Residential and farm buildings are on meter-high, artificially piled hills, the terps, in order to be protected from storm surges . Since the flood of 1962 , all houses have received a storm- flood- proof shelter on the upper floor - the reinforced concrete construction is new, historically the Frisian houses were built in timber frame frameworks and covered with thatch. Some Halligen, for example Hooge are of a summer dike surrounded, in others the coast is fascines and stone layers protected .

A total of around 230 people live on the Halligen. Today they get their income mainly from tourism , especially day tourism. The agriculture mainly includes livestock from grazing on the fertile, often flooded salt marsh on behalf of farmers who live on the mainland. Since the Halligen have an important function in coastal protection as a breakwater in front of the mainland, part of the population is employed by the Office for Rural Areas as coastal protection workers.

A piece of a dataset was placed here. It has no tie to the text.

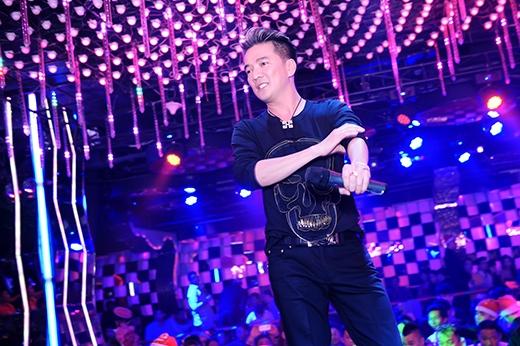 Trong đêm tiệc, Đàm Vĩnh Hưng mang đến những ca khúc sôi động - Tin sao Viet - Tin tuc sao Viet - Scandal sao Viet - Tin tuc cua Sao - Tin cua Sao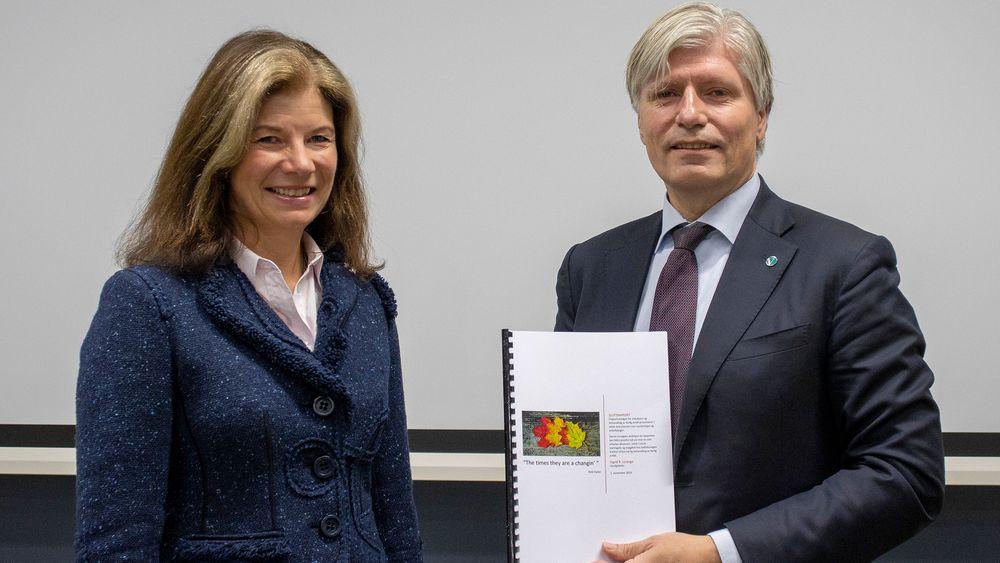 Utvalgsleder Ingrid R. Lorange overleverte rapporten fra Ekspertutvalget for reduksjon og behandling av farlig avfall til klima- og miljøminister Ola Elvestuen (V).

On Hooge, Langeneß, Oland, Nordstrandischmoor and Gröde there are small churches and cemeteries next to them. The smallest schools in Germany are maintained for school-age children: In 2011/2012 three children were taught by one teacher on Hooge.

fauna and Flora

Since the majority of the Halligen is flooded several times a year, only plants that can withstand salt water thrive there . The Hallig Lilac blossom in midsummer is known. Sea beach plantain , which was harvested and cooked ("south"), is rarely found today. Trees only grow on the terps. In the bank area, the brackish water- bearing thatch grows , which has been used as a domestic building material for centuries to cover the houses and characterizes the landscape.

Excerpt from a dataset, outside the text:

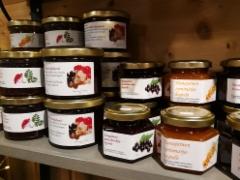 Hunajalla makeutettuja hyytelöitä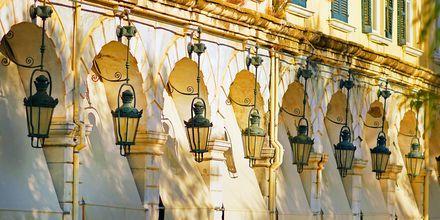 Det populära området Liston i Korfu stad.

During the migration period , the Halligen are populated with brent geese . In order to promote their protection, NABU , Schutzstation Wattenmeer, WWF and National Park Service have been organizing the Ringed Goose Days on Hooge since 1998 and since 2001 on all inhabited Halligen . The farmers receive compensation for the not inconsiderable loss of one kilogram of grass per goose per day.

List of Halligen

German Halligen

The ten German Halligen all belong to the district of North Friesland . The population figures come from different times.

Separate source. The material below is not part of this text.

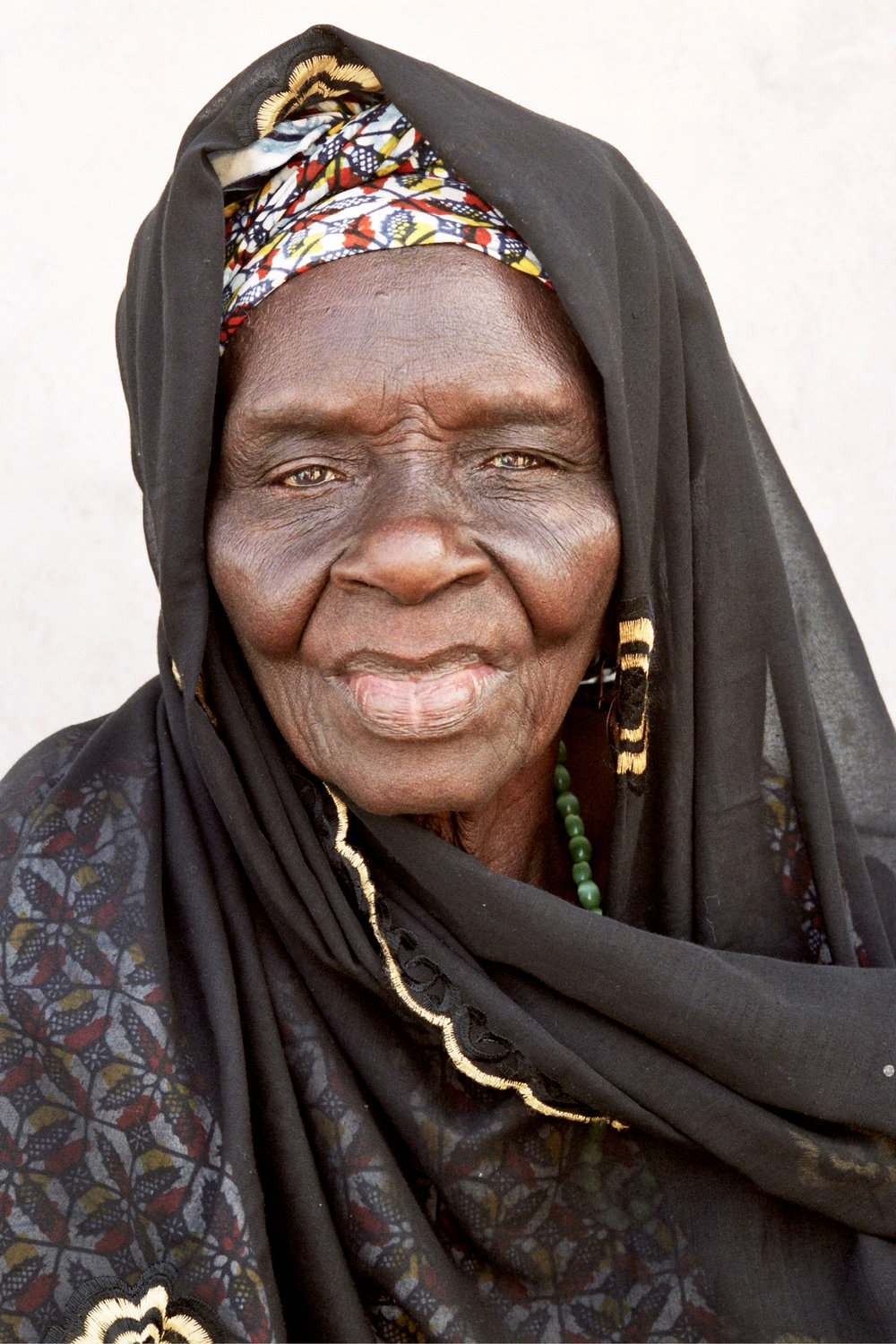 Senegal_lady_11.jpg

No. Hallig Terps population Area
km 2
local community Office Connection to the mainland or the next island
1 Langeneß 21 * 118 ** 9.56 Langeneß Pellworm Office Halligbahn Dagebüll – Oland – Langeneß over Lorendamm via Oland to Dagebüll
  (only goods and Hallig residents)
• Car ferry to Schlüttsiel (according to timetable)
• Passenger ferry to Strucklahnungshörn (irregular)
2 Hooge 10 92 5.74 Hallig Hooge Pellworm Office • Car ferry to Schlüttsiel (according to the timetable) or passenger ferry to Strucklahnungshörn
3 Gröde 2 7th approx. 2.5 *** Gröde Pellworm Office • Ship to Schlüttsiel (irregular)
  after consultation with the captain of the MS Seeadler
• Passenger ferry to Strucklahnungshörn (irregular)
4th Oland 1 21st 2.01 Langeneß Pellworm Office • Halligbahn Dagebüll – Oland – Langeneß via Lorendamm to Dagebüll
• Ship to Schlüttsiel (irregular)
5 Nordstrandischmoor 4th 18th 1.9 North beach North Sea Treene Office Halligbahn Lüttmoorsiel – Nordstrandischmoor across Lorendamm to Beltringharder Koog
Wattenweg to Lüttmoorsiel
6th Hamburger Hallig 2 - 1.10 Reußenköge free of charge • Road to Sönke-Nissen-Koog
  ( toll for motor vehicles )
7th Süderoog 1 4th 0.62 Pellworm Pellworm Office Nature reserve:
access only with special permit
• Wattenweg to Pellworm
8th South fall 1 2 0.56 Pellworm Pellworm Office • Wattenweg ( depending on the tide )
nature reserve:
visit after registering with the bird sanctuary
9 Norderoog 1*** - 0.09 Hallig Hooge Pellworm Office Wattenweg from Hooge after the sandwich tern's breeding season (around the end of July) only as part of organized tours. Otherwise, entry is prohibited as a nature reserve.
10 Habel 1 - 0.06 Gröde Pellworm Office Nature reserve:
access not allowed
  Halligen 43 262 approx. 24      

* 17 of the 21 terps are inhabited.

** Population excluding Hallig Oland, which belongs to the municipality of Langeneß

*** Instead of a terp , Norderoog has a pile construction .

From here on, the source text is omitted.